NX-AI / xlstm

Official repository of the xLSTM.
GNU Affero General Public License v3.0
918 stars 66 forks source link

'sLSTMLayer' object has no attribute 'step' #20

Open hiimbach opened 2 weeks ago

hiimbach commented 2 weeks ago

Hi, thank so much for your work.

I am testing the model on multiple configs. While using step() method to get both the output and the states, I observed that models with sLSTM layer does not have method step. Instead, to get the state, we must use the argument return_last_state=True. This causes the xLSTM Language model cannot get state.
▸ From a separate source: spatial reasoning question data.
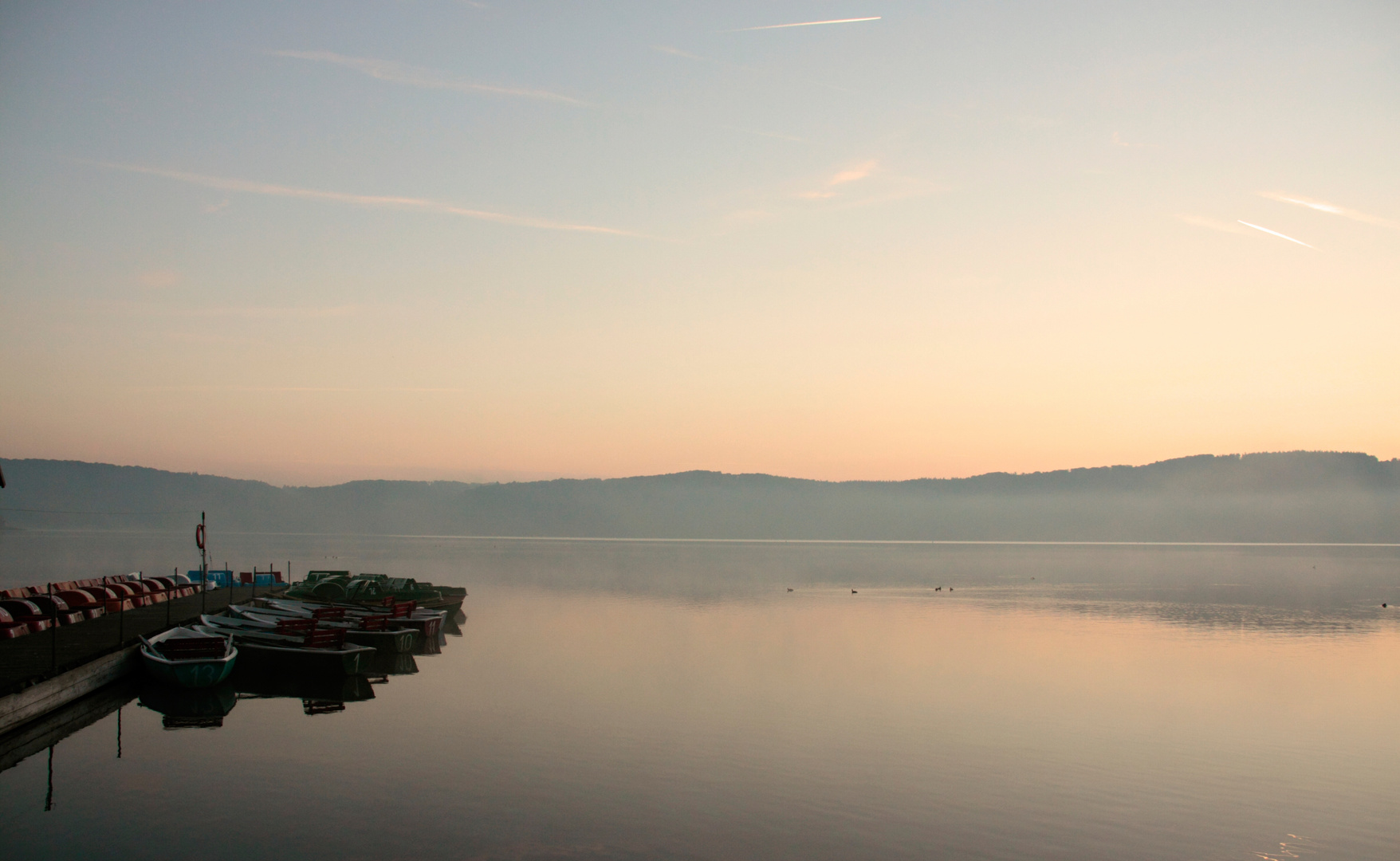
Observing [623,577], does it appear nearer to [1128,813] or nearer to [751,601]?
[751,601]

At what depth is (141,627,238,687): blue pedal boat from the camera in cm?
2722

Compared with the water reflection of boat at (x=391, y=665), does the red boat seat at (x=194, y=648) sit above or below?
above

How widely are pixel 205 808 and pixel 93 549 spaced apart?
174076 mm

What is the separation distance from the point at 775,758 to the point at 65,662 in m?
18.9

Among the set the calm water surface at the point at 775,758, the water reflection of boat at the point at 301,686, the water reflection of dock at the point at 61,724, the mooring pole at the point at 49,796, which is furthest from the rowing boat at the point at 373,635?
the mooring pole at the point at 49,796

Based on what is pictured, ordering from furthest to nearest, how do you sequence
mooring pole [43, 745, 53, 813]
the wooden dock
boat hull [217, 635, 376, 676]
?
1. boat hull [217, 635, 376, 676]
2. the wooden dock
3. mooring pole [43, 745, 53, 813]

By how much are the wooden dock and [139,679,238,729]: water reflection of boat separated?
1.23 metres

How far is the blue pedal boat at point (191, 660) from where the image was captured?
27219 millimetres

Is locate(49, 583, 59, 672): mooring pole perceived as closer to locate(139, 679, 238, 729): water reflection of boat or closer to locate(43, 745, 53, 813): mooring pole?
locate(139, 679, 238, 729): water reflection of boat

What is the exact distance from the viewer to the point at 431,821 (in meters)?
15.7

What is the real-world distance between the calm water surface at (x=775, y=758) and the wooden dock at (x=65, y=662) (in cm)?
144

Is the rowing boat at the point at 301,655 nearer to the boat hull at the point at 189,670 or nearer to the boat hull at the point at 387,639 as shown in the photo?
the boat hull at the point at 189,670

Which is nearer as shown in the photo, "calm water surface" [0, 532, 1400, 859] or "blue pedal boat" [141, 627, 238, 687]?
"calm water surface" [0, 532, 1400, 859]

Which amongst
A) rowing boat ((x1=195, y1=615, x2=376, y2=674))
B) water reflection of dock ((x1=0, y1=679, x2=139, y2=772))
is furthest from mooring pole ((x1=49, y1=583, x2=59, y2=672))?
rowing boat ((x1=195, y1=615, x2=376, y2=674))
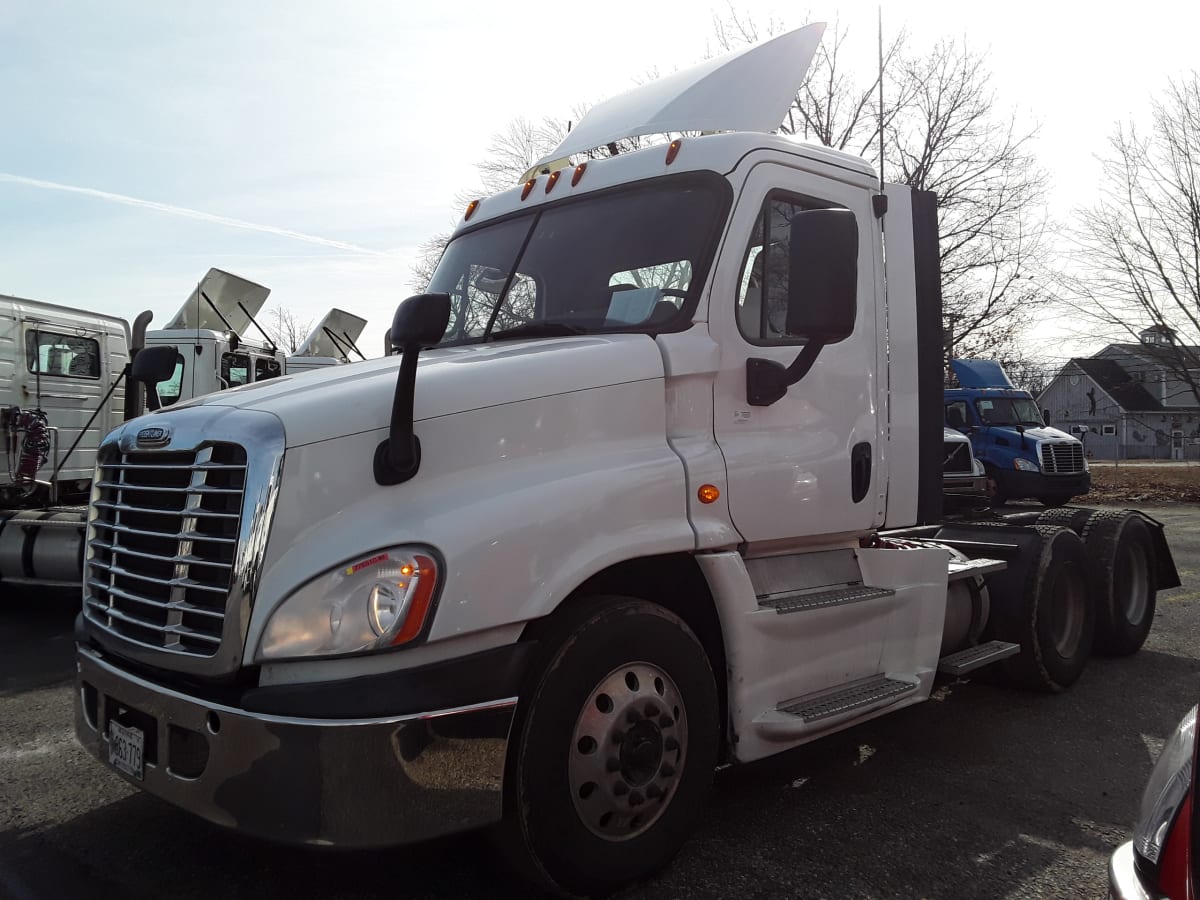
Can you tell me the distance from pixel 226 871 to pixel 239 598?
128 centimetres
This is my code used:

from omegaconf import OmegaConf
import torch
from dacite import from_dict
from dacite import Config as DaciteConfig
from xlstm import xLSTMLMModel, xLSTMLMModelConfig

xlstm_cfg = """ 
vocab_size: 50304
mlstm_block:
  mlstm:
    conv1d_kernel_size: 4
    qkv_proj_blocksize: 4
    num_heads: 4
slstm_block:
  slstm:
    backend: vanilla
    num_heads: 4
    conv1d_kernel_size: 4
    bias_init: powerlaw_blockdependent
  feedforward:
    proj_factor: 1.3
    act_fn: gelu
context_length: 256
num_blocks: 7
embedding_dim: 128
slstm_at: [1]
"""
cfg = OmegaConf.create(xlstm_cfg)
cfg = from_dict(data_class=xLSTMLMModelConfig, data=OmegaConf.to_container(cfg), config=DaciteConfig(strict=True))
model = xLSTMLMModel(cfg)

x = torch.randint(0, 50304, size=(4, 256)).to("cpu")
model = model.to("cpu")

model.step(torch.Tensor([1]).unsqueeze(dim=0).long())

This is the error: AttributeError: 'sLSTMLayer' object has no attribute 'step'

I wonder can you change the method in the sLSTM for analogousness. Thank you so much.

liujike commented 1 week ago

which is your version?